Hans Haacke, The Road to Profits is Paved with Culture, 1976. © Hans Haacke/Bildupphovsrätt 2025
The Road to Profits is Paved with Culture, 1976
Hans Haacke
The company Allied Chemicals used cultural sponsorship to polish its reputation, while environmental scandals painted a different picture. Curator Jo Widoff talks about Haacke’s classic work.
Runtime: 02:16
Jo Widoff: It’s rare that we acquire works to add to our historical collection. There are many reasons for this: the most significant works are already held in other museums; they’re already incredibly expensive; previous oversights aren’t easily corrected.
Art museums often speak about “gaps” in their collections—why don’t we have more works by Latin American modernists, or why have certain artists been overlooked? At the same time, a museum collection is a living organism, shaped over generations. Gaps appear, and strengths and idiosyncrasies emerge. Working with a collection is, therefore, a dynamic process—a task of relating to history and the future.

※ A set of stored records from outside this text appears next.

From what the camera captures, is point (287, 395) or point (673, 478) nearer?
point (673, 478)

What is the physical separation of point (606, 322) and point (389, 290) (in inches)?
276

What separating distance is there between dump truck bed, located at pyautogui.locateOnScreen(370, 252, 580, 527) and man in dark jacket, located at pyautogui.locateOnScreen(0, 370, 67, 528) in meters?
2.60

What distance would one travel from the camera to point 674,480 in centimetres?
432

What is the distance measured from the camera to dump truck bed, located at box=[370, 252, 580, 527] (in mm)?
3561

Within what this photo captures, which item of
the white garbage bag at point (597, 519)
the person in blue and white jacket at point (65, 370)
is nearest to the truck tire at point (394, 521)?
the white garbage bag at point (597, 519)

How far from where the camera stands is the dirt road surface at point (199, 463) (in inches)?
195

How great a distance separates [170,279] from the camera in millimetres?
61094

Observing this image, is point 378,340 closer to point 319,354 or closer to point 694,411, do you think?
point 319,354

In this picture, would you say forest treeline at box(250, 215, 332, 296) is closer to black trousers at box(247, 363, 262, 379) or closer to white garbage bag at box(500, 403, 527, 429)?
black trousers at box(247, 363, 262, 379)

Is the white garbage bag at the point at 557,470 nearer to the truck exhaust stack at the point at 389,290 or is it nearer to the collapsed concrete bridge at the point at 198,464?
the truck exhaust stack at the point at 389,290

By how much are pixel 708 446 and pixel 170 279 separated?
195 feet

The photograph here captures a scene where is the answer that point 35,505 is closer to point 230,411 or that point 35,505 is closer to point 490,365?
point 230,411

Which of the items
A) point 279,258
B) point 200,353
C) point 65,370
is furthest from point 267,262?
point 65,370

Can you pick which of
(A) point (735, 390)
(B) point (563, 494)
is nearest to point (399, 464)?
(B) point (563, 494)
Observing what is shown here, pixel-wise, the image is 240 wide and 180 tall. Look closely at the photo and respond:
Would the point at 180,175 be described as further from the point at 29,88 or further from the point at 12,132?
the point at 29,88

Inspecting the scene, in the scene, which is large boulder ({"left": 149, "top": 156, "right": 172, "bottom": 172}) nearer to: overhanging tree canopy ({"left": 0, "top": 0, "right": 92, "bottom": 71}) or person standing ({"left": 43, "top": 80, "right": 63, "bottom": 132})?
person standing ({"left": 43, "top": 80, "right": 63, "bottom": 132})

My name is Jo Widoff, and I am a curator responsible for international art up to 1989. Together with my colleagues, I seek out works that wedge themselves into the space between established art history and the present moment. Hans Haacke’s The Road to Profit is Paved With Culture (1976) is one such work.
Hans Haacke is a German-US artist known for uncompromising work that scrutinizes the art world’s own power structures. The Road to Profits is Paved With Culture is part of a larger series in which the artist confronts the way big corporations flaunt their philanthropic ambitions, critiquing corporate sponsorship’s role in shaping culture. Haacke’s framing makes it clear that such sponsorship is not charity, but strategic investment in the brand, with the resulting cultural capital sometimes used to deflect criticism and create public goodwill.
Using Allied Chemical’s own materials, Haacke refrains from editorializing, letting the corporation’s rhetoric speak for itself. This strategy critiques both the companies and the cultural institutions that accept and normalize such funding. The work, which was made in the mid-1970s when ethical questions around the financing of culture were under intense debate, directly challenges the idea that the art world is neutral, asking if there really is such a thing as free art.
Haacke’s work is part of art history, but the questions he asks have never been more urgent for artists, audiences, and art institutions the world over.